Although iron oxides do not normally exist in the bulk of the Earth’s lower mantle, they can be transported there via subduction zones, where one tectonic plate dives under another. Hematite and magnetite are major components of so-called Banded Iron Formations (BIFs) and ironstones, huge sedimentary rock formations occurring on all continents. These formations may reach up to several hundred meters in thickness and hundreds of kilometers in length. Deposited in the world’s oceans about two billion years ago, BIFs form part of the ocean floor and are recycled into the Earth’s interior by subduction to great depths, possibly extending to the core-mantle boundary region.

At conditions corresponding to the middle of the Earth’s lower mantle hematite and magnetite decompose, releasing huge amounts of oxygen-rich fluid (oxygen is usually liquid under these conditions). “We estimate that this source so far provided an amount of oxygen equivalent to eight to ten times the mass of oxygen in the atmosphere,” says Bykova. “That’s a surprise, and it is not quite clear what happens with the oxygen down there.”

The oxygen-rich fluid could either locally oxidize surrounding materials or pass to the transition zone, or even to the upper mantle. “This remains to be explored,” says coauthor Dr. Maxim Bykov of the University of Bayreuth. “For now, we can only say that there is a huge source of oxygen in the mantle that can significantly affect geochemical processes by changing oxidation states and mobilizing trace elements. This will open a large new field of modeling.”

Iron oxides in nature take on different forms, the most common of which is Fe2O3, the end product of many geological processes and the main source of iron for our civilization, according to Bykova. During the past five years, however, scientists have discovered other iron oxides like Fe4O5, Fe5O6, and Fe13O19 that form at high pressures and temperatures.

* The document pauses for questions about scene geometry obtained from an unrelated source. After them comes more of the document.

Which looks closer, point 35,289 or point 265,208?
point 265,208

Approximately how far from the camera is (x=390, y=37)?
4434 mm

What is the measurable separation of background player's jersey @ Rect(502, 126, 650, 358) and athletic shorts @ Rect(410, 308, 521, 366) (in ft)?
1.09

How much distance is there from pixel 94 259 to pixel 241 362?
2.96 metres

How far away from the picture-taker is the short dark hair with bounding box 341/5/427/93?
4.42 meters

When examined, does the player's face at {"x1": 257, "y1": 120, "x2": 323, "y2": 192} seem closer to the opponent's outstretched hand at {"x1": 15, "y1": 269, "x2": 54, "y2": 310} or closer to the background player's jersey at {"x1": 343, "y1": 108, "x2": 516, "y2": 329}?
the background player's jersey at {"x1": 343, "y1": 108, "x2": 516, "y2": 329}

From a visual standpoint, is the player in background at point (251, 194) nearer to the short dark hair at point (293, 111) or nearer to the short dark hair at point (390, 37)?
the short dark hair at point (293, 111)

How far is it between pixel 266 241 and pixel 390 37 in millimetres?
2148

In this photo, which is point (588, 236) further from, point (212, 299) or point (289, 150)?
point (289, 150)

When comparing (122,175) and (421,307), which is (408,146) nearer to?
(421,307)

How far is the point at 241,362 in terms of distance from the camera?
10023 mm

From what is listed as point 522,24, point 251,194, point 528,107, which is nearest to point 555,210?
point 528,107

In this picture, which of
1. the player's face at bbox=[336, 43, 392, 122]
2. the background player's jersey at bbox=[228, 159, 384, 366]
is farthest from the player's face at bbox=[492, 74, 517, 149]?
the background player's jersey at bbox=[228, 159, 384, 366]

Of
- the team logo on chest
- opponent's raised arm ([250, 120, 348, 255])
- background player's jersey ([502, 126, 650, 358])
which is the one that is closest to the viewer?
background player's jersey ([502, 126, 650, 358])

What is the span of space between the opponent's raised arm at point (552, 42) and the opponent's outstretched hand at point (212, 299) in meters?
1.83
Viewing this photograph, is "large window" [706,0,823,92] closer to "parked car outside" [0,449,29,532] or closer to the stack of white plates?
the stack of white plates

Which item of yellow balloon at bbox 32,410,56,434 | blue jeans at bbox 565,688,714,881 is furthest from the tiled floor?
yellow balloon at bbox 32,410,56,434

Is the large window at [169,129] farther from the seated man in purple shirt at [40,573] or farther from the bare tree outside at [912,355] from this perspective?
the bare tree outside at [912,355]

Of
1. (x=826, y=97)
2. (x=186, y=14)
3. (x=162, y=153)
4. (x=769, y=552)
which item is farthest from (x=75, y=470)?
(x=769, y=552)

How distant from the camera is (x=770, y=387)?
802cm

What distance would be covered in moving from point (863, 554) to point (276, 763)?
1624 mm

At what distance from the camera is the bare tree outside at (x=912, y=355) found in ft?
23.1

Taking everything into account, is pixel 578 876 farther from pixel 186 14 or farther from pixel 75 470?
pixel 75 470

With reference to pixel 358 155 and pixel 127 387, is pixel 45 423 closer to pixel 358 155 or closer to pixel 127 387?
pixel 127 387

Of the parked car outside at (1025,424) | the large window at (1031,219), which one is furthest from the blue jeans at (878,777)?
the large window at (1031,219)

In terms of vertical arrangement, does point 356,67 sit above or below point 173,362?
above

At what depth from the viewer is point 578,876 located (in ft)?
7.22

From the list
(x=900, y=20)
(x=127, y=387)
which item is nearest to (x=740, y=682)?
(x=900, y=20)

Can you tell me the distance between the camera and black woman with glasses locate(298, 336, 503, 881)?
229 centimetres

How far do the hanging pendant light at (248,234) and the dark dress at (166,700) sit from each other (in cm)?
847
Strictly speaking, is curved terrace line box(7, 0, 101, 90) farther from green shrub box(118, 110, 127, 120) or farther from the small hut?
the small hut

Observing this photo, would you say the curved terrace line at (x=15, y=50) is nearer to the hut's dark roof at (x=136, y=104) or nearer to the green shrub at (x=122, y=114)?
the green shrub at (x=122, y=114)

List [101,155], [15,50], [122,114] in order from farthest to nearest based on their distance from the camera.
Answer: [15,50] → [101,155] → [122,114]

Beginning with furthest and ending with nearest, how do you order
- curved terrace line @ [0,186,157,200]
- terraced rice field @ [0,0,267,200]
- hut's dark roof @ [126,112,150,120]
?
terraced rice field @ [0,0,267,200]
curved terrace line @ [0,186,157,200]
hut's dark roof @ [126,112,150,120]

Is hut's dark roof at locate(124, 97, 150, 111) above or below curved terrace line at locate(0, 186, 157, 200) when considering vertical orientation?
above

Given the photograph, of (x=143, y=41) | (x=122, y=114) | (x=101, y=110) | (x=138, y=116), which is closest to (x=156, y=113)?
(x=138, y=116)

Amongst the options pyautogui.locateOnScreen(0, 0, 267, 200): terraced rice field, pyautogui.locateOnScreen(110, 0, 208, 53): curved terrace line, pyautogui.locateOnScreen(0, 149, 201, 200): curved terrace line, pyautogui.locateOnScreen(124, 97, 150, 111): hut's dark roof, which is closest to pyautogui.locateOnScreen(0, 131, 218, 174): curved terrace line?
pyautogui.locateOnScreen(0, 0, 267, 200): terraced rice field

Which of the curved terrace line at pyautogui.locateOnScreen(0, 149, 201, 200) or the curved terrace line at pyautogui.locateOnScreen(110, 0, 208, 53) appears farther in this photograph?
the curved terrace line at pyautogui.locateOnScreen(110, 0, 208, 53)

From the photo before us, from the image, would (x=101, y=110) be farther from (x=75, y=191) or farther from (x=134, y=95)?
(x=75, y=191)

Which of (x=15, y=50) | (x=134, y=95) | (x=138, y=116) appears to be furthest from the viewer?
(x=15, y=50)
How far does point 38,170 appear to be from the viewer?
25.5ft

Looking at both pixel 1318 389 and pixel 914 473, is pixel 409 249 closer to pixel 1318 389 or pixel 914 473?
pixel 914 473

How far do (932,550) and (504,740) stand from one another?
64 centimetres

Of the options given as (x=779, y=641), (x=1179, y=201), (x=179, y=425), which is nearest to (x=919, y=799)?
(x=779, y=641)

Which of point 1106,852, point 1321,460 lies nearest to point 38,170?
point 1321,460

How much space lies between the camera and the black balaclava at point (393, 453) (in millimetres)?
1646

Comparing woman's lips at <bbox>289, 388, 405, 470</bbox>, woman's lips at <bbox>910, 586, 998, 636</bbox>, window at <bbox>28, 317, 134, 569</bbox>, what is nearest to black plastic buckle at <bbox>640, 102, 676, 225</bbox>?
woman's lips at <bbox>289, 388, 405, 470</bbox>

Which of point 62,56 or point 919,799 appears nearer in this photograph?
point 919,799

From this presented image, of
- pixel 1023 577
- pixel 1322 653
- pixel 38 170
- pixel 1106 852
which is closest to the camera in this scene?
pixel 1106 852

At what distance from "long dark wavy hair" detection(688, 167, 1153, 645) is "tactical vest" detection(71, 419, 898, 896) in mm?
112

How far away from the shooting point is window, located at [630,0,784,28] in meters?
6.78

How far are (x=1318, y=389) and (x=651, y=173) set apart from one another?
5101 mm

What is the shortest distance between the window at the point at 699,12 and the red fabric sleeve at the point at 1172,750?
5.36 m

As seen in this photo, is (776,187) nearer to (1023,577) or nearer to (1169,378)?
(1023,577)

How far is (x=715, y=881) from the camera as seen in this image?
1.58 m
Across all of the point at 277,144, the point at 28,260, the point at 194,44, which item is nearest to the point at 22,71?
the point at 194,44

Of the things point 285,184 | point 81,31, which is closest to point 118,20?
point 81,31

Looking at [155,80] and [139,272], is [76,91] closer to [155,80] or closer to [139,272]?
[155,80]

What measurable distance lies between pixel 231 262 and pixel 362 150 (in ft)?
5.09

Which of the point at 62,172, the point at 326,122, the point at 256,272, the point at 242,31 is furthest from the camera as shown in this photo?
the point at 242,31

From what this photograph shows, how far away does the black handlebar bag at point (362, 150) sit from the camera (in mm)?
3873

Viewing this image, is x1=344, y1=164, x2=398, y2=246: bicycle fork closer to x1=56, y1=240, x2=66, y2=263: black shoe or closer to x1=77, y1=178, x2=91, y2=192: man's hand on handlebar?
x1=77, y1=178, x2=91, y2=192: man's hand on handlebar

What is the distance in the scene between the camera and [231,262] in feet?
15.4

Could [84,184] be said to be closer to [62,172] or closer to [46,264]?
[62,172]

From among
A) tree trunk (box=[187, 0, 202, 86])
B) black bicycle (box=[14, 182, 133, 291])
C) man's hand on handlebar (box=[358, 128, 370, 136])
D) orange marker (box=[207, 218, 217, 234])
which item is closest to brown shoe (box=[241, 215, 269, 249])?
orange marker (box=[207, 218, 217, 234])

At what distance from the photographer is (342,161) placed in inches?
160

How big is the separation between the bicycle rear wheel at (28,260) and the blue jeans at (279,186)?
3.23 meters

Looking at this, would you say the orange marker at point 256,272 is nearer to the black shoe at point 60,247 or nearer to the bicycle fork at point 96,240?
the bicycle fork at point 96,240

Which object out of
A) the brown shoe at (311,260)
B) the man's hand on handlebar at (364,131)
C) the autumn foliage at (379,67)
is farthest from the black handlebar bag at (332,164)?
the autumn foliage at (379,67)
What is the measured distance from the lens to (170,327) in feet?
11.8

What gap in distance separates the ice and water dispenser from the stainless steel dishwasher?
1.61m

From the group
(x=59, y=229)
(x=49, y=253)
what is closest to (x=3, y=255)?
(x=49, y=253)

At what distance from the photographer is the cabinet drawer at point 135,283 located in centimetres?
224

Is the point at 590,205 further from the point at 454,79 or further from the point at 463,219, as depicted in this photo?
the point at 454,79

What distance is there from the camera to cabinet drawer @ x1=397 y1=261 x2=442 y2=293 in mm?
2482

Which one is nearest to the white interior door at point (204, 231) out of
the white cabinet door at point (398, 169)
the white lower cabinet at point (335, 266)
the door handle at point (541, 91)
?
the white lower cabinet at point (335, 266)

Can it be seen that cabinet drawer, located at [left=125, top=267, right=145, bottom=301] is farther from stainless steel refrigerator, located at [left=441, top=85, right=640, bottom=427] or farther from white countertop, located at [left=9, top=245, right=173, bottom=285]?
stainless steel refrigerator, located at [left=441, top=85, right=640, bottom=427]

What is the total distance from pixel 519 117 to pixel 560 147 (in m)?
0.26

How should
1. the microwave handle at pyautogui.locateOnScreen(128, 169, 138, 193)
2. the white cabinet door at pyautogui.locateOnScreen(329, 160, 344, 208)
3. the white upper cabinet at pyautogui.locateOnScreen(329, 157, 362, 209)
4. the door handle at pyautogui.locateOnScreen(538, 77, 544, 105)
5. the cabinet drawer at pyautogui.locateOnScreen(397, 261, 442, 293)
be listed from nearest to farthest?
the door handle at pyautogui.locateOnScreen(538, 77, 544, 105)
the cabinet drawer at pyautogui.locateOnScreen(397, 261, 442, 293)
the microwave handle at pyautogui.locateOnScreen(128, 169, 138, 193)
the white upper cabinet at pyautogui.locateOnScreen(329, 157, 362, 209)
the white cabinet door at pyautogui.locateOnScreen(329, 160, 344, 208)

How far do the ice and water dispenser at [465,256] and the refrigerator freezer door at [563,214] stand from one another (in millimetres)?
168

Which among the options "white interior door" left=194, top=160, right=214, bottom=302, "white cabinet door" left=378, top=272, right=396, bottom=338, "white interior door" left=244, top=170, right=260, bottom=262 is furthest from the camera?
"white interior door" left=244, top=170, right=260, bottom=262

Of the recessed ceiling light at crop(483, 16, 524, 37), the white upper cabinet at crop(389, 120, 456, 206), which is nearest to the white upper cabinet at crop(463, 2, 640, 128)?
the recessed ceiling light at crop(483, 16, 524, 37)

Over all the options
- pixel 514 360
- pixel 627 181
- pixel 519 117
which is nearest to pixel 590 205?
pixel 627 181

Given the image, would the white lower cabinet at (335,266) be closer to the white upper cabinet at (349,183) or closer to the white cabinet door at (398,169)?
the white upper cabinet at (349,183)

While investigating the behavior of hematite and magnetite (Fe3O4) further, Bykova and her colleagues used a special pressure chamber at DESY’s measuring station for extreme conditions. “In this so-called diamond anvil cell, a minute sample can be compressed between two diamonds to several hundred thousand times the atmospheric pressure, while a meticulously aligned laser can also heat the sample through the transparent diamond anvils to several thousand degrees Celsius,” says Dr. Hanns-Peter Liermann, DESY scientist and coauthor of the paper. At the same time, the exceptionally bright and small X-ray beam of PETRA III can track structural changes in the sample. Similar measurements were also made at the European Synchrotron Radiation Source (ESRF) in France and at the Advanced Photon Source (APS) in the US.

When the scientists applied a pressure of more than 67 gigapascals (about 670,000 times the standard atmospheric pressure) to the hematite sample and heated it to more than 2400 degrees Celsius, Fe2O3 decomposed and formed Fe5O7, an iron oxide that has not been seen before. These conditions correspond to roughly 1500 kilometers below the surface of the Earth. At an even higher pressure of 70 gigapascals, corresponding to about 1670 kilometers below the surface, magnetite decomposed and another new iron oxide formed, Fe25O32. The formation of both so far unknown compounds leads to the release of liquid oxygen.

“Our work shows that we maybe miss significant parts of the processes in the Earth. Subducted slabs can apparently produce unexpected things. The effects on Earth’s global dynamics, including climate variations, have to be investigated,” says Bykov.